▶ _What to work on_:
Copy out the data that comes next, character for character, and leave the images aside.

▶ _Given data_:

══════

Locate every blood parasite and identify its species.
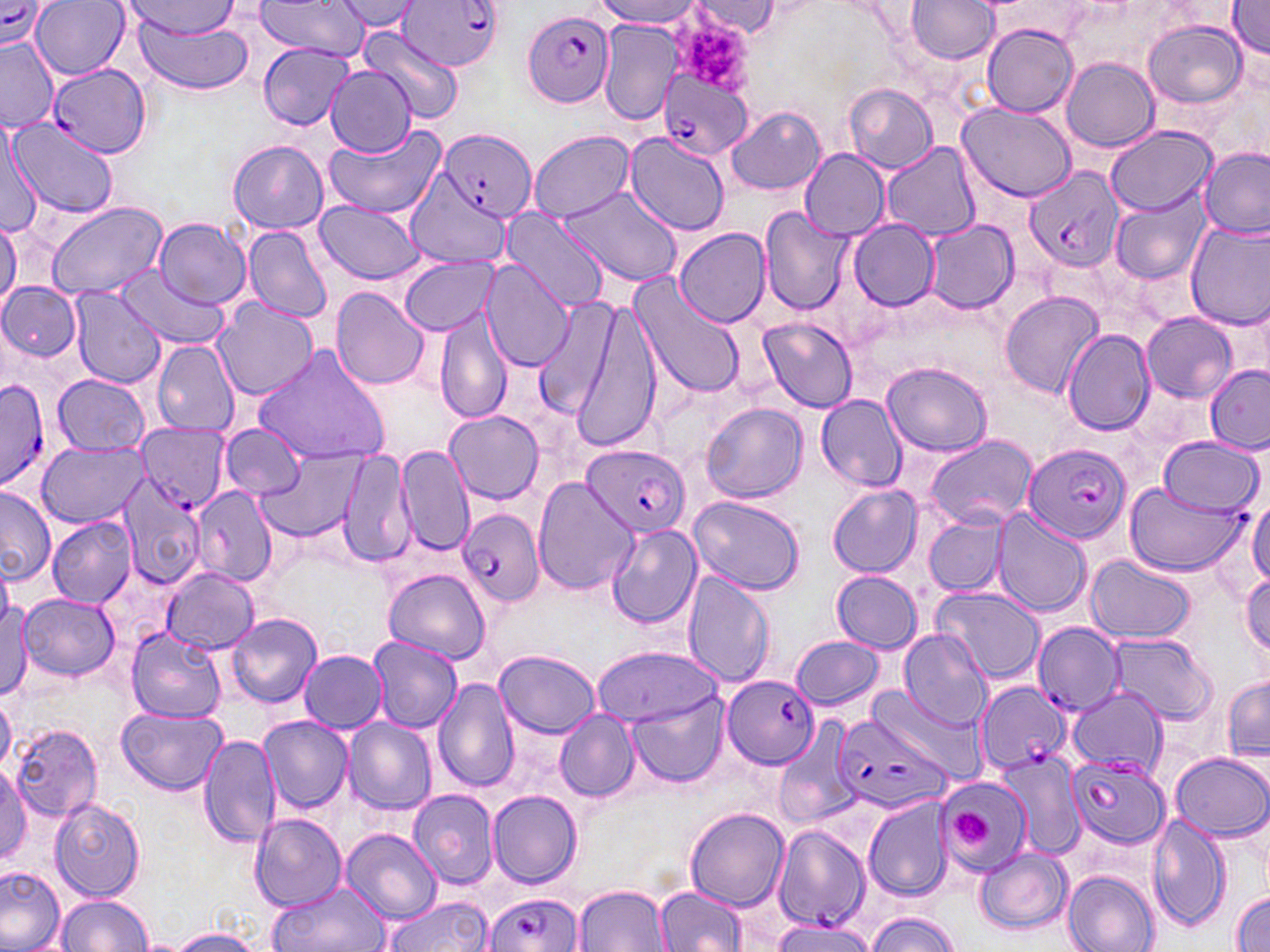
Approximate bounding boxes as (x1,y1)-(x2,y2) corner pairs in pixels.
Plasmodium falciparum-infected red blood cells: (398,0)-(505,71), (0,1)-(53,49), (522,9)-(614,107), (48,62)-(151,156), (660,71)-(752,161), (438,130)-(536,222), (1023,165)-(1124,275), (0,378)-(53,492), (138,427)-(229,507), (1023,443)-(1133,544), (584,445)-(691,536), (457,506)-(546,608), (1032,622)-(1124,715), (723,674)-(819,768), (974,682)-(1069,775), (832,711)-(957,816), (1068,752)-(1171,848), (771,822)-(875,929), (482,893)-(581,952).
No Plasmodium ovale, Plasmodium malariae, Plasmodium vivax, Babesia divergens, or Trypanosoma brucei observed.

══════

▶ _Exercise solution_:
Locate every blood parasite and identify its species.
Approximate bounding boxes as (x1,y1)-(x2,y2) corner pairs in pixels.
Plasmodium falciparum-infected red blood cells: (398,0)-(505,71), (0,1)-(53,49), (522,9)-(614,107), (48,62)-(151,156), (660,71)-(752,161), (438,130)-(536,222), (1023,165)-(1124,275), (0,378)-(53,492), (138,427)-(229,507), (1023,443)-(1133,544), (584,445)-(691,536), (457,506)-(546,608), (1032,622)-(1124,715), (723,674)-(819,768), (974,682)-(1069,775), (832,711)-(957,816), (1068,752)-(1171,848), (771,822)-(875,929), (482,893)-(581,952).
No Plasmodium ovale, Plasmodium malariae, Plasmodium vivax, Babesia divergens, or Trypanosoma brucei observed.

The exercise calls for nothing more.